Arthur's Pass National Park
Overview
Arthur's Pass National Park was established in 1929, becoming the first national park in the South Island and the third in New Zealand. The park is administered by the Department of Conservation which operates a depot, administration and information centre in Arthur's Pass village.
Arthur's Pass is the highest pass over the Southern Alps, the eastern side of the park is characterised by wide, shingle-filled riverbeds and vast dry beech/tawhai forests and the western side, where wet weather is more common than dry, has deeply gorged rivers flowing through a dense luxuriant rainforest.

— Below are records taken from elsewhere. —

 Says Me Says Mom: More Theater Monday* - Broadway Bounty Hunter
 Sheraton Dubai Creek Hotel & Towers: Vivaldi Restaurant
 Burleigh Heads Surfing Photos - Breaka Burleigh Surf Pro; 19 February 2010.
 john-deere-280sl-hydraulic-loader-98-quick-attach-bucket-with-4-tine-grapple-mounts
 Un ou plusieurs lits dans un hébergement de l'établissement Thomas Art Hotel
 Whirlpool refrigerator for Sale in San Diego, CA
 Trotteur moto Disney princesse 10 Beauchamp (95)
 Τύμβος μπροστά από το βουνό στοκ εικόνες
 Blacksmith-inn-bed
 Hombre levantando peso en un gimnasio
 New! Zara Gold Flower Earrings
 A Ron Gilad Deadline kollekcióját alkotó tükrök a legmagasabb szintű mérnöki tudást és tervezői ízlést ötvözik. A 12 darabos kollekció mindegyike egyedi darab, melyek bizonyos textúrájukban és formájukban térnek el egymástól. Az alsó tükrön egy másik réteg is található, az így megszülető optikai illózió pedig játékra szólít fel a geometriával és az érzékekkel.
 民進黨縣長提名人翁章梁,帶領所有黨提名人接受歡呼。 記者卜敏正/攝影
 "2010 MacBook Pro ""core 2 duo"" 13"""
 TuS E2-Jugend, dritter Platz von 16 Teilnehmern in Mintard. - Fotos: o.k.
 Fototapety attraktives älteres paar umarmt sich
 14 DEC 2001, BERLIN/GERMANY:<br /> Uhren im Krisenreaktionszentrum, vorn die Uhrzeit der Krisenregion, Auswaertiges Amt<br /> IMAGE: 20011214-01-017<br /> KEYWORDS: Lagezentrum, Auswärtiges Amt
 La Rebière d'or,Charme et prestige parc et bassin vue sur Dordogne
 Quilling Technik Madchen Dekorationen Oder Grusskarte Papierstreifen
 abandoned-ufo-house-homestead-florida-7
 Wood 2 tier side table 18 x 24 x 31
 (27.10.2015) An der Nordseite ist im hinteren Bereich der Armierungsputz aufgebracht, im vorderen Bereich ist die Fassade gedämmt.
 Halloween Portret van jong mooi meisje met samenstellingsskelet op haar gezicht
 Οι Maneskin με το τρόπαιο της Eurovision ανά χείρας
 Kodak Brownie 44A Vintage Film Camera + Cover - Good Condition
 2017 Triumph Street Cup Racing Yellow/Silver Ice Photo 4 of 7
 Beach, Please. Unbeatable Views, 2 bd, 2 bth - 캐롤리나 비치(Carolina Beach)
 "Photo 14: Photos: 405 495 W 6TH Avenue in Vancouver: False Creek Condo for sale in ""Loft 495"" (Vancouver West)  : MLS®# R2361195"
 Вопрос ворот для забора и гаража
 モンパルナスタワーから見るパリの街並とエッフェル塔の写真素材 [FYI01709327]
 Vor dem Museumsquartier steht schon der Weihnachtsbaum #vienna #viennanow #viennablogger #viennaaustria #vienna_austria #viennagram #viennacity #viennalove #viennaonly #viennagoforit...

Down the middle of 'the great divide' is a historic highway, a spectacular piece of extreme civil engineering involving viaducts, bridges, rock shelters and waterfalls redirected into chutes, and a railway running through an alpine dreamland of snow-covered peaks, glaciers and large scree slopes. The park has many peaks over 2000 metres - the highest is Mount Murchison at 2,400 metres. All the main valleys of the park are deep and steep sided, with the U-shaped profile typical of glacial action. Above the sub-alpine shrub lands, there are enchanting alpine fields with wild flowers.
Arthur Pass is named after Sir Arthur Dudley Dobson (1841–1934), who led the first party of Europeans across the pass in 1864. He had been told of the pass by West Coast Maori Chief, Tarapuhi, the pass was known to Maori hunting parties as a route between east and west. When Arthur Dobson first encountered the precipitous Otira Gorge, the pass was almost impassable - he had to leave his horse at the top and lower his dog on a rope.
The village at Arthur's Pass is the starting point for many short walks. The entrance to the historic Otira rail tunnel can be seen here - an epic engineering feat through 8.5 kilometres of rock.